## Work item
Every line below is to be given again precisely; images are to be left out.
(Information shown begins)
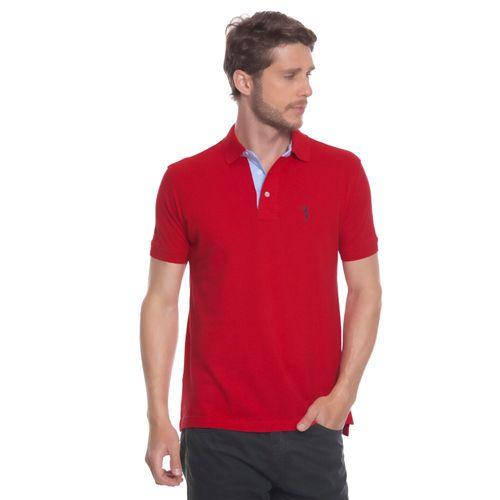 camisa-polo-aleatory-masculina-basica-vermelho-modeolo-verao2016-kinkbasicos-1-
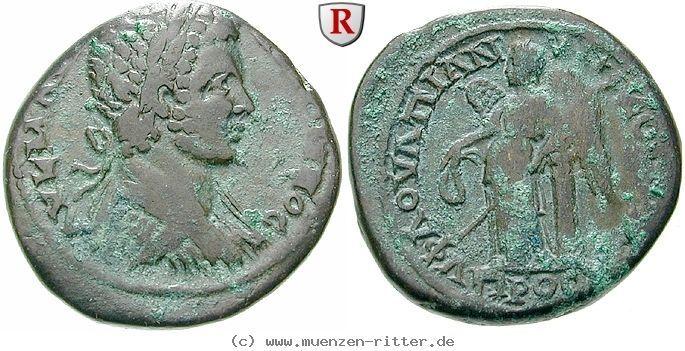 RITTER Moesia Inferior, Nikopolis am Istros, Caracalla, Nike #coins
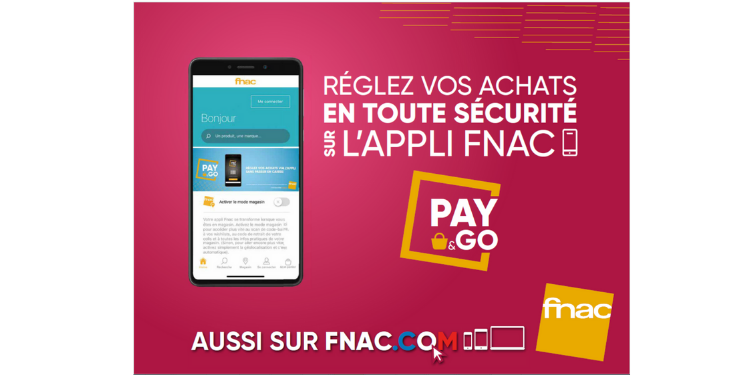 Pay and go retailink fnac darty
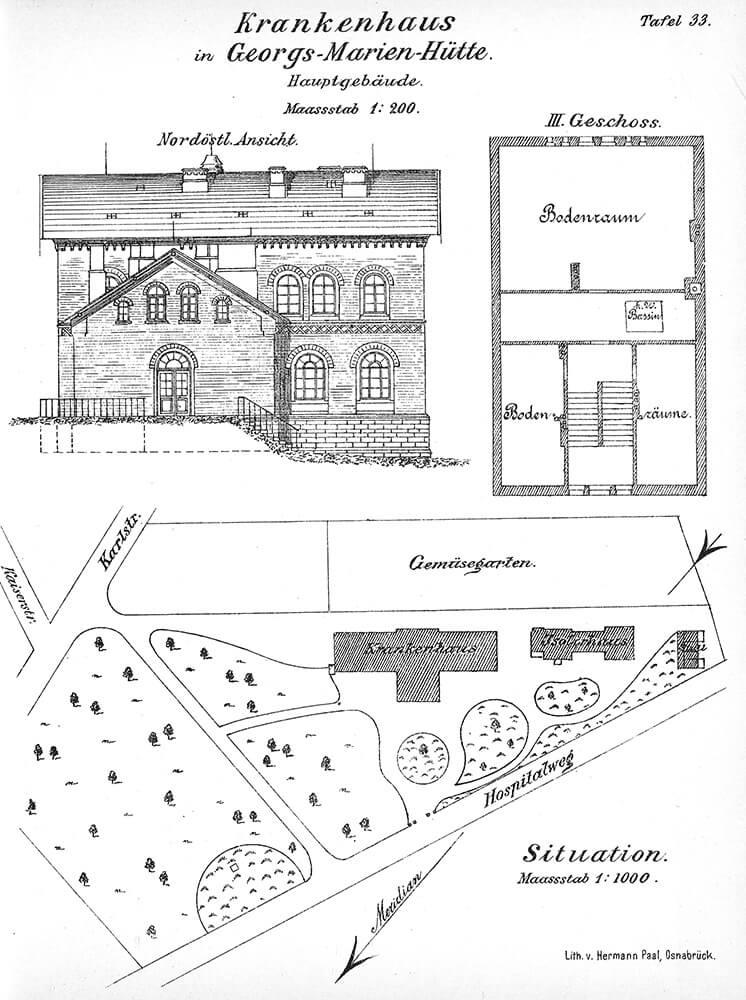 Gesamtansicht Klinikum um 1890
(Information shown ends)
## The completed task
 camisa-polo-aleatory-masculina-basica-vermelho-modeolo-verao2016-kinkbasicos-1-
 RITTER Moesia Inferior, Nikopolis am Istros, Caracalla, Nike #coins
 Pay and go retailink fnac darty
 Gesamtansicht Klinikum um 1890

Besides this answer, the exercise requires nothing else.